= EXERCÍCIO 1 =
Enumere os elementos que, segundo o excerto do documento, a formanda acrescenta à metáfora da viagem.
= EXERCÍCIO 2 =
Traduza para inglês a seguinte frase do excerto do documento: "Porém, consciencializa-se que este ano foi apenas um “porto” de passagem, pois “a estação de destino ainda não é aqui”."

= EXCERTO DO DOCUMENTO =
___

Na reflexão final a formanda revê o seu último ano de formação inicial e faz dele um balanço muito positivo, retomando a metáfora já habitual da viagem que explora novamente acrescentando-lhe outras concorrentes para a mesma isotopia: as tempestades, o comandante, o destino da viagem e os “tesouros” (crianças) que nela descobriu. Porém, consciencializa-se que este ano foi apenas um “porto” de passagem, pois “a estação de destino ainda não é aqui”. Neste balanço dá-se conta da formação como um processo temporal, evolutivo e transformador que implicou esforço, dedicação, contrariedades, mas também muito compensador pela aprendizagem que proporciona e pelas relações interpessoais que fortalece.

___

= REGISTOS DE DADOS =
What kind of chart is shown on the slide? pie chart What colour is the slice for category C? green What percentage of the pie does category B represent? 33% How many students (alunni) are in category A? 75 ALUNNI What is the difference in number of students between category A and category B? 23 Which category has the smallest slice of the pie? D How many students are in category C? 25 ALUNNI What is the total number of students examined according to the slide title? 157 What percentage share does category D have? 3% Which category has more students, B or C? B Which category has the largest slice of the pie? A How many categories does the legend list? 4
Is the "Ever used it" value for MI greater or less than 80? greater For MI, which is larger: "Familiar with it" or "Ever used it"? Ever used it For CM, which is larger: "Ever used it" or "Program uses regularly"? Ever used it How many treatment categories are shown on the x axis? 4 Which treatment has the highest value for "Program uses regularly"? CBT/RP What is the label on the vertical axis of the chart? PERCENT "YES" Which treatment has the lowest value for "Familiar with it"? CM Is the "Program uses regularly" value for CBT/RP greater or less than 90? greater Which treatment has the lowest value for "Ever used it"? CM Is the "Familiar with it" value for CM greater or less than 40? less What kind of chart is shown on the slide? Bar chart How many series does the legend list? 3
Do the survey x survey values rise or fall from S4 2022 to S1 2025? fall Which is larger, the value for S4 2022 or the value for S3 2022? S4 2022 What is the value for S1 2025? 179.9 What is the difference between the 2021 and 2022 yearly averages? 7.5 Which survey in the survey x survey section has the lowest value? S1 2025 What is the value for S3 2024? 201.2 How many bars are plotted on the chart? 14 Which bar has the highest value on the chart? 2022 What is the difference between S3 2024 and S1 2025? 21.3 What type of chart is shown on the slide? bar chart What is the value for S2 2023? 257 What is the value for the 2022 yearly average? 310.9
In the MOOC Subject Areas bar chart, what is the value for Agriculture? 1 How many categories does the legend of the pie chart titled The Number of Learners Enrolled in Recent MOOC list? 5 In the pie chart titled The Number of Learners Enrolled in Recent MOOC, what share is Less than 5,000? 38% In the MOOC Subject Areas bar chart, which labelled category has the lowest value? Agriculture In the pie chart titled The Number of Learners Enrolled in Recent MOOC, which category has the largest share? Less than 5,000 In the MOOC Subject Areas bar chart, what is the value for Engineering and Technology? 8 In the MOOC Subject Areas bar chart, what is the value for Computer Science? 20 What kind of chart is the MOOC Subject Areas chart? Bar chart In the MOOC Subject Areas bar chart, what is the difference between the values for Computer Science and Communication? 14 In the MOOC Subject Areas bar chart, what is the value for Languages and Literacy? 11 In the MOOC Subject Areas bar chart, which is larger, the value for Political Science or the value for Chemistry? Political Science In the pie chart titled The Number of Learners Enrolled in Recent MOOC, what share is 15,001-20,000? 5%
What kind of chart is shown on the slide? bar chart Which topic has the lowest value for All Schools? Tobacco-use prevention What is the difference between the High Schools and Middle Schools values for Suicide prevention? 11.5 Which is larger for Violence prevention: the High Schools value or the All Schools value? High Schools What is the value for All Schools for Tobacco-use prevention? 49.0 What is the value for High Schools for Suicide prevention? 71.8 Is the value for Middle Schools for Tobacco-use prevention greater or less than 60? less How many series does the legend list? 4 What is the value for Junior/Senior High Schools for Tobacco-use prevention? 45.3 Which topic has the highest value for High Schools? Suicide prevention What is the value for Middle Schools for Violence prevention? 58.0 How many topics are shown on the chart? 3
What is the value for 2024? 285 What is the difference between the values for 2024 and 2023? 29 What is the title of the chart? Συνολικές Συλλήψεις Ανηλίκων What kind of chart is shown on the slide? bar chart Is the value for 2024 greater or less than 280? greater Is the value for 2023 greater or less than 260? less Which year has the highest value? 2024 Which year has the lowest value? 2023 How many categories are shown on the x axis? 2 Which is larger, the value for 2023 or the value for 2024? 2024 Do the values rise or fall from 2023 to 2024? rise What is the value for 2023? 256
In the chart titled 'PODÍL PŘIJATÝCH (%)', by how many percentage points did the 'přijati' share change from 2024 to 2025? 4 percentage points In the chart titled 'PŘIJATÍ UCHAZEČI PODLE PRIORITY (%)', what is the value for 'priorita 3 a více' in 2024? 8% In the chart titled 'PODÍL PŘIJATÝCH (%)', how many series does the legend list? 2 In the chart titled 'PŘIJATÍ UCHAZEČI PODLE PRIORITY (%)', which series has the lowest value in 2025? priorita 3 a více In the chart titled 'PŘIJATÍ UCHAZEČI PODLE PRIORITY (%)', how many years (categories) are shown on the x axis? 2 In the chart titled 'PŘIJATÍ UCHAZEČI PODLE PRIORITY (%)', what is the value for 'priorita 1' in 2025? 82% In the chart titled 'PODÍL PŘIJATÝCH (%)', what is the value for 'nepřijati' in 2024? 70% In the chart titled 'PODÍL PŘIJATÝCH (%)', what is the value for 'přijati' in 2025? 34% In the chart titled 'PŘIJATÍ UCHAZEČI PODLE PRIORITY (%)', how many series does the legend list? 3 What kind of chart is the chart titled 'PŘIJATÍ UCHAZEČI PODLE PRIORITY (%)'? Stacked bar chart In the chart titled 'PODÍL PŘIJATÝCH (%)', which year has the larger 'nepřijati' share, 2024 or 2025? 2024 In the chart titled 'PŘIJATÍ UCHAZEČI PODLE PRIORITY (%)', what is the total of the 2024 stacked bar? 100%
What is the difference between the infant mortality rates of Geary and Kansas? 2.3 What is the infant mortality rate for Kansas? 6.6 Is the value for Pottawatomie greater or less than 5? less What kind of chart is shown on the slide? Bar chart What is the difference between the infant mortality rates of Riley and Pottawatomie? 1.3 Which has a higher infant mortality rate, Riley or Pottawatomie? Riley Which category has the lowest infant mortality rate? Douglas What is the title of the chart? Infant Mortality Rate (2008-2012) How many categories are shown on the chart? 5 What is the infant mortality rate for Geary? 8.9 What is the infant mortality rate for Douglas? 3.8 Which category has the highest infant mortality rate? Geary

___

= RESPOSTA 1 =
- as tempestades
- o comandante
- o destino da viagem
- os "tesouros" (crianças)

= RESPOSTA 2 =
However, she becomes aware that this year was only a "port" of passage, since "the destination station is not here yet."